§ 할 일: 아래 행들을 한 줄도 빼지 말고 다시 써 주세요. "pie crust"는 모두 "tart shell"로 바꾸고, 다른 부분은 그대로 두세요.

§ 주어진 자료:

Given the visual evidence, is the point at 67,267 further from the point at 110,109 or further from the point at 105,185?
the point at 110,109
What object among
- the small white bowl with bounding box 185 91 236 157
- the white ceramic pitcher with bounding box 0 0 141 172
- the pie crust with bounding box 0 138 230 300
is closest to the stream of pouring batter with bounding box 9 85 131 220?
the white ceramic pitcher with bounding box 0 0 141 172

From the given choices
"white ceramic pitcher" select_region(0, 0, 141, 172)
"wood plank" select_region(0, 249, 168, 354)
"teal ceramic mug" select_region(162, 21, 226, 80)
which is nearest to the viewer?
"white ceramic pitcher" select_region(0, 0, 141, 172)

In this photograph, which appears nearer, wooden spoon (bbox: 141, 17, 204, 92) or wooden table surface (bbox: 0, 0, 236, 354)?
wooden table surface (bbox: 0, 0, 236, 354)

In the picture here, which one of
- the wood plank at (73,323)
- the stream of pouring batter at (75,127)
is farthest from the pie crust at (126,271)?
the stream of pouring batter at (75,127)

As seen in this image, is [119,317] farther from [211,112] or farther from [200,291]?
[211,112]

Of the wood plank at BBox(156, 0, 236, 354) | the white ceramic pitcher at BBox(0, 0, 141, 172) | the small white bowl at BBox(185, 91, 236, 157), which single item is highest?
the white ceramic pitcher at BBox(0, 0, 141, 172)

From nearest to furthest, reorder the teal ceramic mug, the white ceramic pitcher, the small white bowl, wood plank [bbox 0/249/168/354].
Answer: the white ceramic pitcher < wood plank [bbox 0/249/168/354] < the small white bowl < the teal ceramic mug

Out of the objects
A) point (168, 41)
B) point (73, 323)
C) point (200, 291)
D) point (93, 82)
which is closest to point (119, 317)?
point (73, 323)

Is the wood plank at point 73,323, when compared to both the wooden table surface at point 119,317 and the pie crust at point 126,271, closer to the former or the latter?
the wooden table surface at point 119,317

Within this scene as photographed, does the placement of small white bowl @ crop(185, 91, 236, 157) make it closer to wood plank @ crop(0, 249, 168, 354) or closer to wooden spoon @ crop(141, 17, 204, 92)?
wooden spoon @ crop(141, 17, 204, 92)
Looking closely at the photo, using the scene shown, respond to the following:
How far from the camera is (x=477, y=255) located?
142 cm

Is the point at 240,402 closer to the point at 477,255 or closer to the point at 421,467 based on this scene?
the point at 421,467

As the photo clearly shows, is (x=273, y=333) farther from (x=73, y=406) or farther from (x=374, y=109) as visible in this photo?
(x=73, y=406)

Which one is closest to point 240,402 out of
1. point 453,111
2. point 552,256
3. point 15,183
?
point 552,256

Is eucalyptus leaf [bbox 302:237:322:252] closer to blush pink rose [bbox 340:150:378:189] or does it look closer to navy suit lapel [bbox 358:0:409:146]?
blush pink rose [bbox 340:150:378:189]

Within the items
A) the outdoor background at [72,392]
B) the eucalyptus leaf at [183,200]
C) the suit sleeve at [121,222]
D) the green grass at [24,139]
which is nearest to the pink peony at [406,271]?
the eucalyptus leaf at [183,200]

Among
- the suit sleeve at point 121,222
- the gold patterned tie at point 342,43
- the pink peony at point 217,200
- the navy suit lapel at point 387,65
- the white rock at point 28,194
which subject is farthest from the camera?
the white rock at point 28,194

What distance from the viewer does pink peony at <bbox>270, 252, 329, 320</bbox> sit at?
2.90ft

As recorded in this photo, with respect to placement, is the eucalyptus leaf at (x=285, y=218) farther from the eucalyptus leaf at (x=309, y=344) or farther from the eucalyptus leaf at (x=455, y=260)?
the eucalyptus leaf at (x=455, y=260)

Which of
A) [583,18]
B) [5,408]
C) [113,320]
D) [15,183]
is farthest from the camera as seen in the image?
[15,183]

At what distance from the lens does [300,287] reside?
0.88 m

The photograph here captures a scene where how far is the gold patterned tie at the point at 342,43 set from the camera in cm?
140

§ 완성된 답:
Given the visual evidence, is the point at 67,267 further from the point at 110,109 or further from the point at 105,185?
the point at 110,109
What object among
- the small white bowl with bounding box 185 91 236 157
- the white ceramic pitcher with bounding box 0 0 141 172
- the tart shell with bounding box 0 138 230 300
is closest to the stream of pouring batter with bounding box 9 85 131 220?
the white ceramic pitcher with bounding box 0 0 141 172

From the given choices
"white ceramic pitcher" select_region(0, 0, 141, 172)
"wood plank" select_region(0, 249, 168, 354)
"teal ceramic mug" select_region(162, 21, 226, 80)
which is nearest to the viewer?
"white ceramic pitcher" select_region(0, 0, 141, 172)

In this photograph, which appears nearer, wooden spoon (bbox: 141, 17, 204, 92) or wooden table surface (bbox: 0, 0, 236, 354)?
wooden table surface (bbox: 0, 0, 236, 354)

In the picture here, which one of
- the wood plank at (73,323)
- the stream of pouring batter at (75,127)
is farthest from the tart shell at (126,271)?
the stream of pouring batter at (75,127)

As seen in this image, is [119,317] farther from [211,112] or farther from [200,291]?
[211,112]

Of the wood plank at BBox(156, 0, 236, 354) | the white ceramic pitcher at BBox(0, 0, 141, 172) | the small white bowl at BBox(185, 91, 236, 157), which single item is highest?
the white ceramic pitcher at BBox(0, 0, 141, 172)

From nearest to furthest, reorder the teal ceramic mug, the white ceramic pitcher, the small white bowl, wood plank [bbox 0/249/168/354].
Answer: the white ceramic pitcher < wood plank [bbox 0/249/168/354] < the small white bowl < the teal ceramic mug

Out of the objects
A) point (168, 41)
B) point (73, 323)
C) point (200, 291)
D) point (93, 82)
which is closest to point (119, 317)?
point (73, 323)

Is the wood plank at point 73,323, when compared to both the wooden table surface at point 119,317 and the tart shell at point 126,271, closer to the former or the latter?
the wooden table surface at point 119,317

Within this scene as photographed, does the placement of small white bowl @ crop(185, 91, 236, 157) make it closer to wood plank @ crop(0, 249, 168, 354) or closer to wooden spoon @ crop(141, 17, 204, 92)?
wooden spoon @ crop(141, 17, 204, 92)
Looking closely at the photo, using the scene shown, respond to the following:
How far from the camera is (x=477, y=255) located?
142 cm

Is the point at 240,402 closer to the point at 477,255 or closer to the point at 421,467 based on this scene?
the point at 421,467

As the photo clearly shows, is (x=273, y=333) farther from (x=73, y=406) or farther from (x=374, y=109) as visible in this photo?
(x=73, y=406)

Which one is closest to point 240,402 out of
1. point 453,111
2. point 552,256
3. point 15,183
?
point 552,256

Is eucalyptus leaf [bbox 302:237:322:252] closer to blush pink rose [bbox 340:150:378:189] or does it look closer to navy suit lapel [bbox 358:0:409:146]?
blush pink rose [bbox 340:150:378:189]

Within the items
A) the outdoor background at [72,392]
B) the eucalyptus leaf at [183,200]
C) the suit sleeve at [121,222]
D) the green grass at [24,139]
which is nearest to the pink peony at [406,271]?
the eucalyptus leaf at [183,200]

Among
- the suit sleeve at point 121,222
- the gold patterned tie at point 342,43
- the pink peony at point 217,200
- the navy suit lapel at point 387,65
- the white rock at point 28,194
which subject is farthest from the camera?
the white rock at point 28,194

What distance from the viewer does pink peony at <bbox>270, 252, 329, 320</bbox> sit at?
2.90ft

As recorded in this photo, with respect to placement, is the eucalyptus leaf at (x=285, y=218) farther from the eucalyptus leaf at (x=309, y=344) or farther from the eucalyptus leaf at (x=455, y=260)?
the eucalyptus leaf at (x=455, y=260)

Which of
A) [583,18]
B) [5,408]
C) [113,320]
D) [15,183]
is farthest from the camera as seen in the image?
[15,183]

At what distance from the lens does [300,287] reside?
0.88 m

The photograph here captures a scene where how far is the gold patterned tie at the point at 342,43 set from the camera in cm?
140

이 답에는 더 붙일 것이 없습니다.